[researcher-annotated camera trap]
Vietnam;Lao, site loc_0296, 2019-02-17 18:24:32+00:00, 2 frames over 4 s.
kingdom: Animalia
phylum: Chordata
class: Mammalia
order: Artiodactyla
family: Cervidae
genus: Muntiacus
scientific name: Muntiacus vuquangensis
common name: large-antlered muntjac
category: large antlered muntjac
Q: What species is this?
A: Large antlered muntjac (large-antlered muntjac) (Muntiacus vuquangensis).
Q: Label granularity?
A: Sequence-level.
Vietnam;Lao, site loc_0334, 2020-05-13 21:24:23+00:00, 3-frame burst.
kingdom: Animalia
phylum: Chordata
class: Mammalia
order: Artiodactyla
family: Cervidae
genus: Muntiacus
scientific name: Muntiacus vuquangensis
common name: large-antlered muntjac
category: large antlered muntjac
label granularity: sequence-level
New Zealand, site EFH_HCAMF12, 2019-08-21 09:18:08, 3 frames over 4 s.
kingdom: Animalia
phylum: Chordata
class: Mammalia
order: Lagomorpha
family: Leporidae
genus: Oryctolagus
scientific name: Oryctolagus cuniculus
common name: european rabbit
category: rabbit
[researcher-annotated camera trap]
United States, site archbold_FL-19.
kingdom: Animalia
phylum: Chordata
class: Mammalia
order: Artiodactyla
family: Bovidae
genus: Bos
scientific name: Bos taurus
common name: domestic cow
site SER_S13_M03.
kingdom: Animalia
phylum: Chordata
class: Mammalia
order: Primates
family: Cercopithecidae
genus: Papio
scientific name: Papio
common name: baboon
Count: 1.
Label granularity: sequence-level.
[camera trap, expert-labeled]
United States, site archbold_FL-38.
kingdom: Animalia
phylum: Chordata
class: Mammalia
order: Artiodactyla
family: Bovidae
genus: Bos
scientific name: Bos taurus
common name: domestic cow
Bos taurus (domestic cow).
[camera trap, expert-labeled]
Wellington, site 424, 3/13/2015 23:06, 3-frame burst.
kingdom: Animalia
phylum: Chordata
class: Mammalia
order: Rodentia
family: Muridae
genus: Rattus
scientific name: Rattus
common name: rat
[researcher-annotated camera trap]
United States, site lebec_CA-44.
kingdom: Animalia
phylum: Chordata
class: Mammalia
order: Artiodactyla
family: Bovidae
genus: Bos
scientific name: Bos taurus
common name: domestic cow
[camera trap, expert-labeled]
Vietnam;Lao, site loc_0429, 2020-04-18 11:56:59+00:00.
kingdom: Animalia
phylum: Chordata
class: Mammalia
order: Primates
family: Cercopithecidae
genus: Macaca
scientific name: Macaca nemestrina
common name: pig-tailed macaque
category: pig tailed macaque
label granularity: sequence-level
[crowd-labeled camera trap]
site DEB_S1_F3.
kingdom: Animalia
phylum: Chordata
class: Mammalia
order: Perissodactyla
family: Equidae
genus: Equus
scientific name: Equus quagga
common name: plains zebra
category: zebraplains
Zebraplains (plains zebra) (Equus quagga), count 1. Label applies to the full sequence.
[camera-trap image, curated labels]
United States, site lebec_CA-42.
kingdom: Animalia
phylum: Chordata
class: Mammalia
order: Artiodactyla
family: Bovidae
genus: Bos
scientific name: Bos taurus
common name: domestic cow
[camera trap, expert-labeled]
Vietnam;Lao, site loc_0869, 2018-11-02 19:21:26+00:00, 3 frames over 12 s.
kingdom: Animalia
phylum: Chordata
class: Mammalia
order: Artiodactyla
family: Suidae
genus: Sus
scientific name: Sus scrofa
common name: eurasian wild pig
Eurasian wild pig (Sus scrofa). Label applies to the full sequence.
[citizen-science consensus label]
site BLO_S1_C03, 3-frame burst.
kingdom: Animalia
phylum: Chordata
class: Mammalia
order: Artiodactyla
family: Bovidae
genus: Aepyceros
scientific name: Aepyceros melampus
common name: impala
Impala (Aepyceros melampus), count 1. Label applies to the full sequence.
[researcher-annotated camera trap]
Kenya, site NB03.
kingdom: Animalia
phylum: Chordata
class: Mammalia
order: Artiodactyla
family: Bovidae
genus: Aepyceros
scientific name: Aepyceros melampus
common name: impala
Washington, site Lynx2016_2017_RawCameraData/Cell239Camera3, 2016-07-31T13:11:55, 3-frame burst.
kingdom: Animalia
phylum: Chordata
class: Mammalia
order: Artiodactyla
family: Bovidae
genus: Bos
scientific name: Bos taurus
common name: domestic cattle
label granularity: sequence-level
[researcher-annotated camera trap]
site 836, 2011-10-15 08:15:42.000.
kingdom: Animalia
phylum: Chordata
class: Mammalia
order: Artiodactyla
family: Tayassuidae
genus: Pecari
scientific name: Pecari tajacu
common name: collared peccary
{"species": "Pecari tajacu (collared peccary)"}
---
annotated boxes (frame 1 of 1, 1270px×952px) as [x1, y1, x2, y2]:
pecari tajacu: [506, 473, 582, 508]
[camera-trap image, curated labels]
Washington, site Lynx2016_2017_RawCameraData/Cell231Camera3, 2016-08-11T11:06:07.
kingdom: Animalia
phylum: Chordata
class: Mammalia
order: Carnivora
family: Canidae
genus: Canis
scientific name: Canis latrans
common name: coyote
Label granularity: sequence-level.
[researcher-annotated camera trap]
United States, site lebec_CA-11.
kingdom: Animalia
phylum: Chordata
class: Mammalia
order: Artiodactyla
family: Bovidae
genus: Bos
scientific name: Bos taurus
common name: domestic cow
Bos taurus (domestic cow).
*-*-*
§ **Problem requirements**
An exact, complete copy of the lines above from the one with "family: Leporidae" through the one with "site SER_S13_M03." is the whole answer.

§ **Solved problem**
family: Leporidae
genus: Oryctolagus
scientific name: Oryctolagus cuniculus
common name: european rabbit
category: rabbit
[researcher-annotated camera trap]
United States, site archbold_FL-19.
kingdom: Animalia
phylum: Chordata
class: Mammalia
order: Artiodactyla
family: Bovidae
genus: Bos
scientific name: Bos taurus
common name: domestic cow
site SER_S13_M03.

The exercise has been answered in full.